Direction: Copy out the material word for word, from the line containing "From the camera, what" up to and including the line containing "3168 millimetres".

§ §

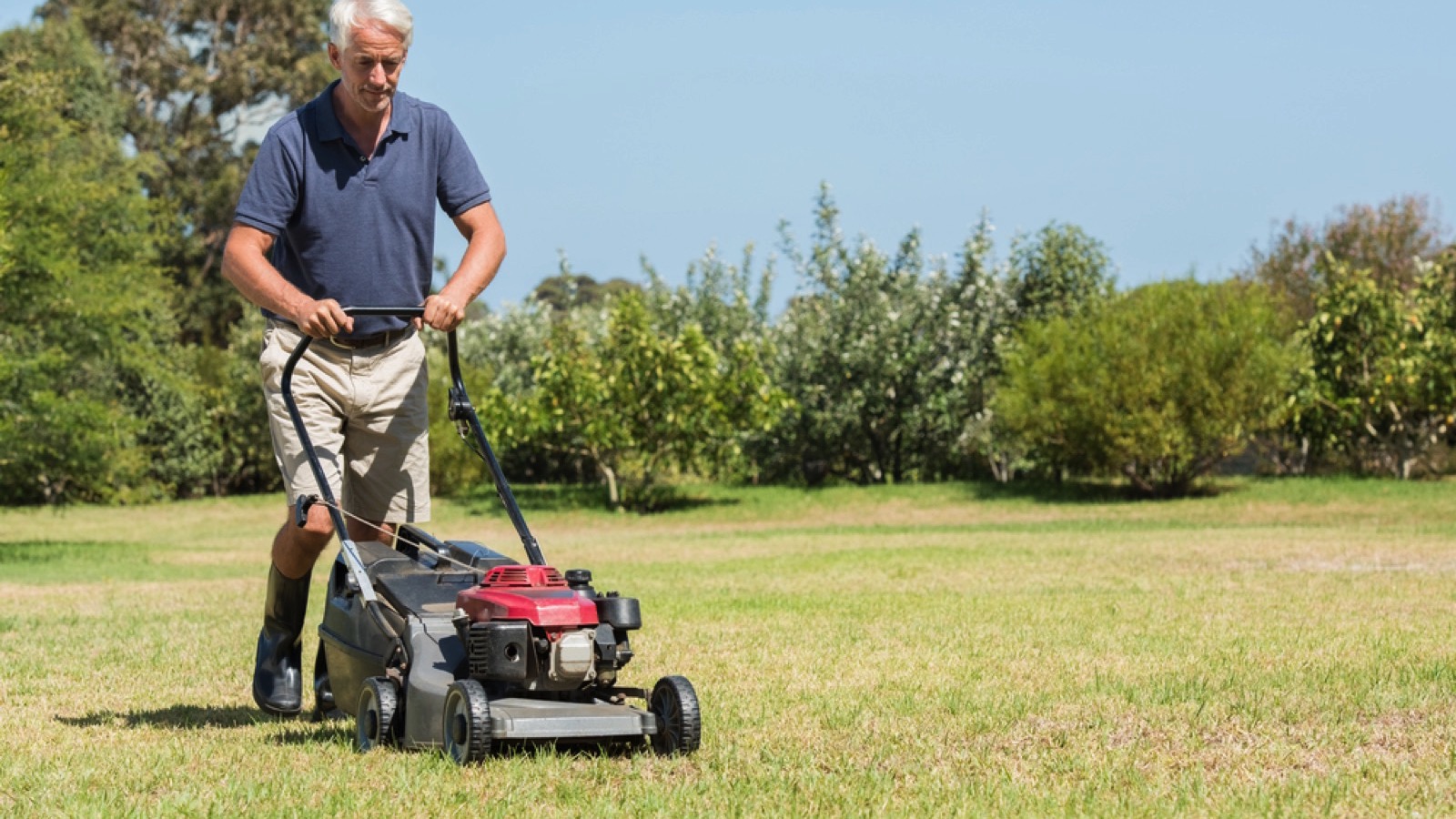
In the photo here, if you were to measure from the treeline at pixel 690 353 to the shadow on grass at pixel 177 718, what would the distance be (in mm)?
13763

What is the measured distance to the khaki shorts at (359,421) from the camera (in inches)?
209

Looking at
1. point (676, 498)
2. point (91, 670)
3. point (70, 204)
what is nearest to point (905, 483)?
point (676, 498)

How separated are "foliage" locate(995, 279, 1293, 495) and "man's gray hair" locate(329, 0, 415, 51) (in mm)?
23272

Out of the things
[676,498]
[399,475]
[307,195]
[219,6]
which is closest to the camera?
[307,195]

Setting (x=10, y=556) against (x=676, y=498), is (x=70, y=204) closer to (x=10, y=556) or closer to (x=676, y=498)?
(x=10, y=556)

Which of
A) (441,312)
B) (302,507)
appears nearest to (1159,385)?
(302,507)

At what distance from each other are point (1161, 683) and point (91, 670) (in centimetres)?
468

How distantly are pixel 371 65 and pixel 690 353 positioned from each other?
2338cm

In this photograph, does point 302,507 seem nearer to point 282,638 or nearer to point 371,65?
point 282,638

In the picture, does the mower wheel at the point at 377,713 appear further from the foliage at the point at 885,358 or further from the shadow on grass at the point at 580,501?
the foliage at the point at 885,358

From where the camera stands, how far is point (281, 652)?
566 centimetres

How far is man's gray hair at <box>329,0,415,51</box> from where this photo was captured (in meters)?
4.84

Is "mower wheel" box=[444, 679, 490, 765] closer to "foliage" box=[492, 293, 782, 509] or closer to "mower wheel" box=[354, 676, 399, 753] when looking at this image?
"mower wheel" box=[354, 676, 399, 753]

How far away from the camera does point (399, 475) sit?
5582 mm
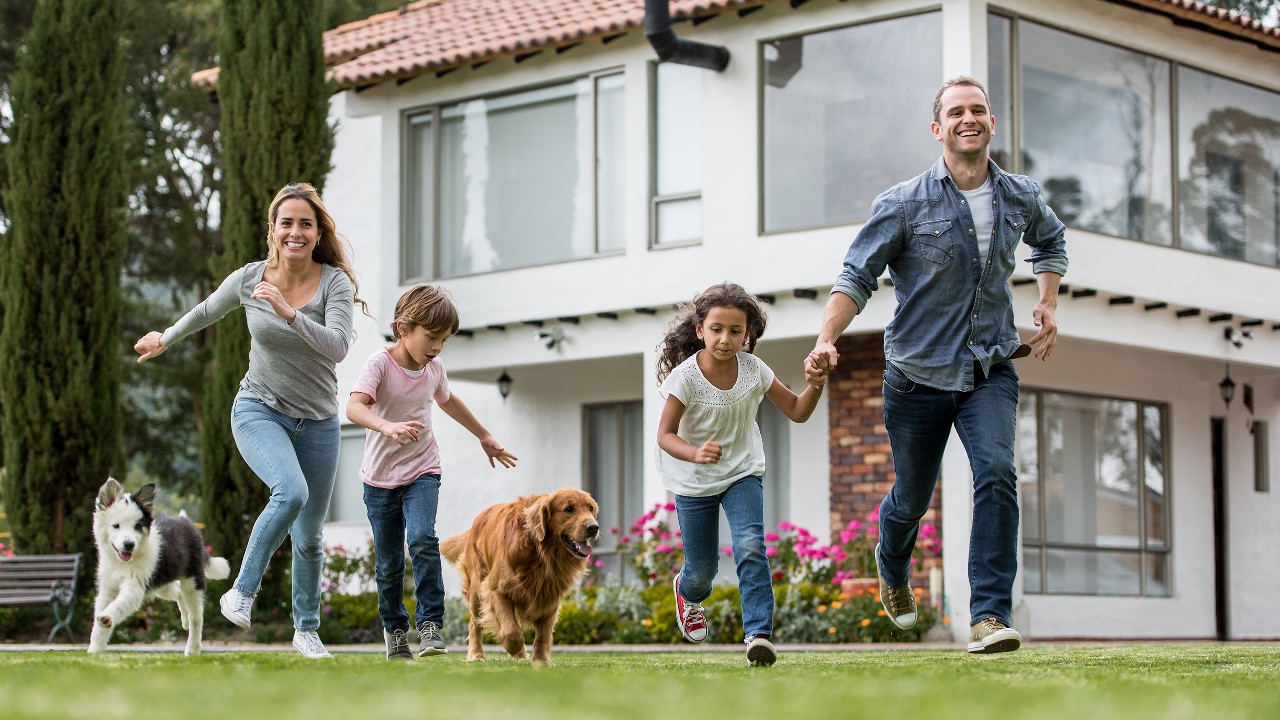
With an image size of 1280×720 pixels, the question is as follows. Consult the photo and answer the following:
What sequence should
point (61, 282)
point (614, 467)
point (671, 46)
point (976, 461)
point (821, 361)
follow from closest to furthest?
point (821, 361), point (976, 461), point (671, 46), point (61, 282), point (614, 467)

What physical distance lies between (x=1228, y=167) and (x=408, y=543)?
42.1 feet

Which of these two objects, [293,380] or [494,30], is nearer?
[293,380]

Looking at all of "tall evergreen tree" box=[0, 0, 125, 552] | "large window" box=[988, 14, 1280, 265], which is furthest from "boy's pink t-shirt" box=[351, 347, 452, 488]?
"tall evergreen tree" box=[0, 0, 125, 552]

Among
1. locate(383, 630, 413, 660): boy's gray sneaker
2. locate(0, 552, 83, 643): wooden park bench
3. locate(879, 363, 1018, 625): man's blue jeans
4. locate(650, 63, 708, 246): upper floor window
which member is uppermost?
locate(650, 63, 708, 246): upper floor window

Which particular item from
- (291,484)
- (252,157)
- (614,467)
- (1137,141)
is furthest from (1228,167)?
(291,484)

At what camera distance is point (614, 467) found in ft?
61.9

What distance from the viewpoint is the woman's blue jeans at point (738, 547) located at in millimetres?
7043

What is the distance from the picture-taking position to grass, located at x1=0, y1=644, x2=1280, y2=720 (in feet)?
12.2

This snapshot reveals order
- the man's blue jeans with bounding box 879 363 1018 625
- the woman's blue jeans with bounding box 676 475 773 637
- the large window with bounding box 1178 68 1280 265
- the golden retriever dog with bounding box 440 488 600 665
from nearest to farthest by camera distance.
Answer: the man's blue jeans with bounding box 879 363 1018 625, the woman's blue jeans with bounding box 676 475 773 637, the golden retriever dog with bounding box 440 488 600 665, the large window with bounding box 1178 68 1280 265

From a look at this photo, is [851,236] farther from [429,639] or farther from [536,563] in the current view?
[536,563]

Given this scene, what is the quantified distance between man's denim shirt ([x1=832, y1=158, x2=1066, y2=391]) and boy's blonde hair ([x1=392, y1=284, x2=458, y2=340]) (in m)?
2.03

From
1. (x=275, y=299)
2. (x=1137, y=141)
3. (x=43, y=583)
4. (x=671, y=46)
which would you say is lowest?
(x=43, y=583)

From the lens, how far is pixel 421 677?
5.04 m

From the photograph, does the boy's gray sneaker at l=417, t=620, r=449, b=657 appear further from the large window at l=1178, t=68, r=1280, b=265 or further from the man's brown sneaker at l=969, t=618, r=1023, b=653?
the large window at l=1178, t=68, r=1280, b=265
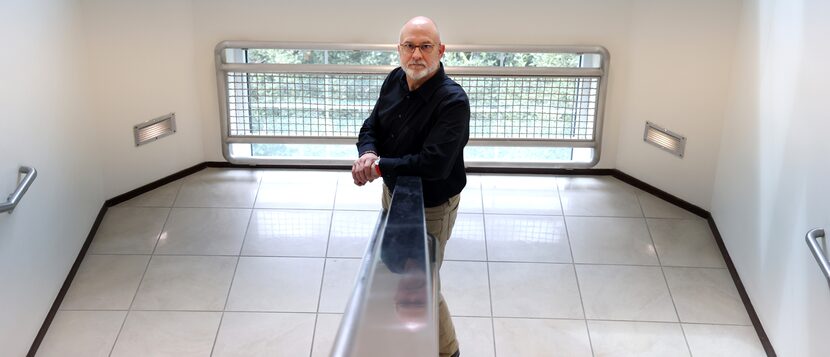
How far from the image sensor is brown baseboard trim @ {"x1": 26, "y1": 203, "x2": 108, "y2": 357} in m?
3.41

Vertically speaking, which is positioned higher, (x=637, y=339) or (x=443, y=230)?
(x=443, y=230)

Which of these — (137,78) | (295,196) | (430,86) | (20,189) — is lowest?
(295,196)

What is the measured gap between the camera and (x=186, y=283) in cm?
380

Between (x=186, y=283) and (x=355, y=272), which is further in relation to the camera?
(x=355, y=272)

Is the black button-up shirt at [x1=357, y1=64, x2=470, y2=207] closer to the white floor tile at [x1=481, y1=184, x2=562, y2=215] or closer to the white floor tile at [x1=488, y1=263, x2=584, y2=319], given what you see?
the white floor tile at [x1=488, y1=263, x2=584, y2=319]

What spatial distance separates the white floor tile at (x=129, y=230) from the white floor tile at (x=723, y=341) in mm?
2528

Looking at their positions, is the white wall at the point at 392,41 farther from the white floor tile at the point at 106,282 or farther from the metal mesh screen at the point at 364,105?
the white floor tile at the point at 106,282

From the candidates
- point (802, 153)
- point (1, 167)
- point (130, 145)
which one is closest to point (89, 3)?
point (130, 145)

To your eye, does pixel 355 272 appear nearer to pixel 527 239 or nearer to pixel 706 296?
pixel 527 239

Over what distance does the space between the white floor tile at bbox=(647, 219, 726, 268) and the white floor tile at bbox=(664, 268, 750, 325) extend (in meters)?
0.07

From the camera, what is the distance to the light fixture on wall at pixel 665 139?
4.40 meters

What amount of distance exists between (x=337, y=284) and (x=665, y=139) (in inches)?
77.4

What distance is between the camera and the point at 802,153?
3168 millimetres

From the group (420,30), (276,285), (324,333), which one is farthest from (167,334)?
(420,30)
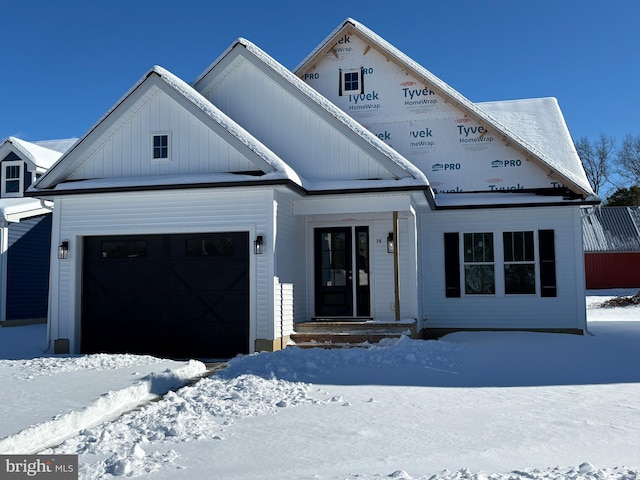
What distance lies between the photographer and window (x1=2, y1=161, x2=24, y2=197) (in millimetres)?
19766

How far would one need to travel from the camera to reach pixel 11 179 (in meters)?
19.8

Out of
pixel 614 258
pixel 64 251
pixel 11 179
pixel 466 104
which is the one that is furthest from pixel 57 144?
pixel 614 258

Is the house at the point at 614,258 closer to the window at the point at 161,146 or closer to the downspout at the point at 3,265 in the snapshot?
the window at the point at 161,146

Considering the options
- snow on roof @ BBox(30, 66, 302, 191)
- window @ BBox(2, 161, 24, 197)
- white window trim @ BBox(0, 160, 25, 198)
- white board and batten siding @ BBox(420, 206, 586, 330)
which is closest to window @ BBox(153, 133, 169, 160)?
snow on roof @ BBox(30, 66, 302, 191)

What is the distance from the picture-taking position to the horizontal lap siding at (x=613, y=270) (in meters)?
34.3

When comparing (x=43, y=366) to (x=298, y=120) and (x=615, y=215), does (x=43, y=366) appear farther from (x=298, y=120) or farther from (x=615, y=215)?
(x=615, y=215)

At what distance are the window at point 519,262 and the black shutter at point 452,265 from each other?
106 cm

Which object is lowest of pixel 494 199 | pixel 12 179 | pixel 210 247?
pixel 210 247

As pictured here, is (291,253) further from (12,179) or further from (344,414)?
(12,179)

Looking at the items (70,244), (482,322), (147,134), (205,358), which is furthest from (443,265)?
(70,244)

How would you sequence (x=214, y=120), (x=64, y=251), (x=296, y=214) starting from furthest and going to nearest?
(x=296, y=214)
(x=64, y=251)
(x=214, y=120)

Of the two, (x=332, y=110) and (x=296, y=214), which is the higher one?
(x=332, y=110)

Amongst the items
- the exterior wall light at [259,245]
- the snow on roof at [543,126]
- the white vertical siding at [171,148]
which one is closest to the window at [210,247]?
the exterior wall light at [259,245]

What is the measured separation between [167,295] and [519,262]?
7799 millimetres
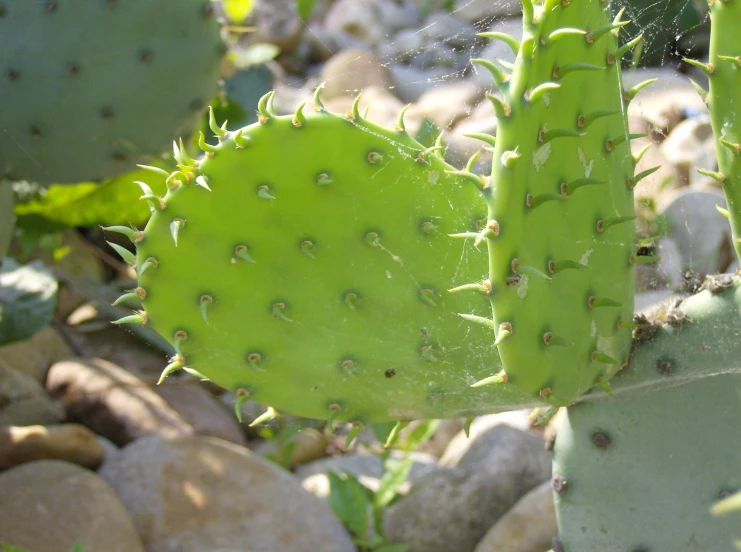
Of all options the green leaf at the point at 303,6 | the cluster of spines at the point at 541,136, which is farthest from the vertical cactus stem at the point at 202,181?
the green leaf at the point at 303,6

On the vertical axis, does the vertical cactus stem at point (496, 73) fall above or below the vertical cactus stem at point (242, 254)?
above

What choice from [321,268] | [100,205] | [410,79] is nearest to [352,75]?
[410,79]

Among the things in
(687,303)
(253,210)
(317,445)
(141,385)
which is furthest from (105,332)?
(687,303)

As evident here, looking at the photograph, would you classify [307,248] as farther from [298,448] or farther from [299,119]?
[298,448]

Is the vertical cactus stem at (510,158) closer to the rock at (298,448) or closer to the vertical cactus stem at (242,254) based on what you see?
the vertical cactus stem at (242,254)

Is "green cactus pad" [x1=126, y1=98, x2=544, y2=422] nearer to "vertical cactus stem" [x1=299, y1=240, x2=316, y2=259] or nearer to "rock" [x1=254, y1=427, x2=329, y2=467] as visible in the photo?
"vertical cactus stem" [x1=299, y1=240, x2=316, y2=259]

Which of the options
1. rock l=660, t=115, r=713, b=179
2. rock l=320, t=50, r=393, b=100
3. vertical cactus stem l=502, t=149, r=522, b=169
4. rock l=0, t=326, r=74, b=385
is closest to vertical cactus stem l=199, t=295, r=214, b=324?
vertical cactus stem l=502, t=149, r=522, b=169
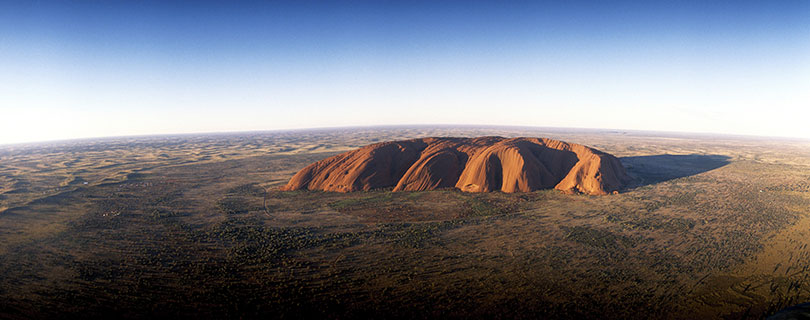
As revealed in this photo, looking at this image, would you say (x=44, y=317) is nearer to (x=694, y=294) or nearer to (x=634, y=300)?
(x=634, y=300)

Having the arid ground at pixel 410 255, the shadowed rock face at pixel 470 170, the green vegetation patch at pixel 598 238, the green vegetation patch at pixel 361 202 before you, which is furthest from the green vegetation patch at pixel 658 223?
the green vegetation patch at pixel 361 202

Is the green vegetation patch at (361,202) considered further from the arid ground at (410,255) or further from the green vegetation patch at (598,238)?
the green vegetation patch at (598,238)

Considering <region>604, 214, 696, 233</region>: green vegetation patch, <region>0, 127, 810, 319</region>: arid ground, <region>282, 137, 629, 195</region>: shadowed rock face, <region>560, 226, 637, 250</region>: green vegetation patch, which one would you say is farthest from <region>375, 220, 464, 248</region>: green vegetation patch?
<region>604, 214, 696, 233</region>: green vegetation patch

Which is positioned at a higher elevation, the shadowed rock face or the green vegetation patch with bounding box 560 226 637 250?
the shadowed rock face

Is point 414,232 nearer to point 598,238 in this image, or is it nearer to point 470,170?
point 598,238

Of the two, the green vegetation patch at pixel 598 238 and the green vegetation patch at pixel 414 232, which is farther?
the green vegetation patch at pixel 414 232

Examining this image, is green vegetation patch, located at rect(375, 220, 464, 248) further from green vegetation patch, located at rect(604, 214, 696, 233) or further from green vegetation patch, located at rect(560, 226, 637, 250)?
green vegetation patch, located at rect(604, 214, 696, 233)
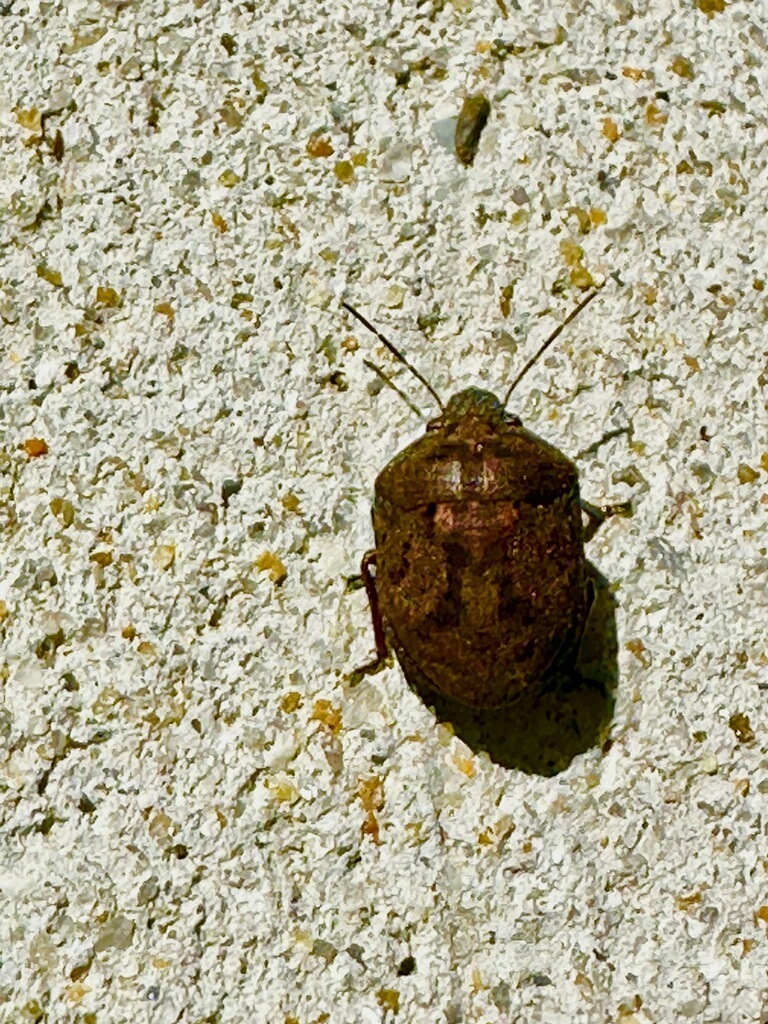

§ §

Completed task:
From the camera, what is the distance to the light fixture on wall at pixel 665 139?
4.40 meters

What amount of distance exists between (x=337, y=284) and (x=665, y=139) (in inches)?
77.4

What distance is between the camera and the point at 802,153?
3168 millimetres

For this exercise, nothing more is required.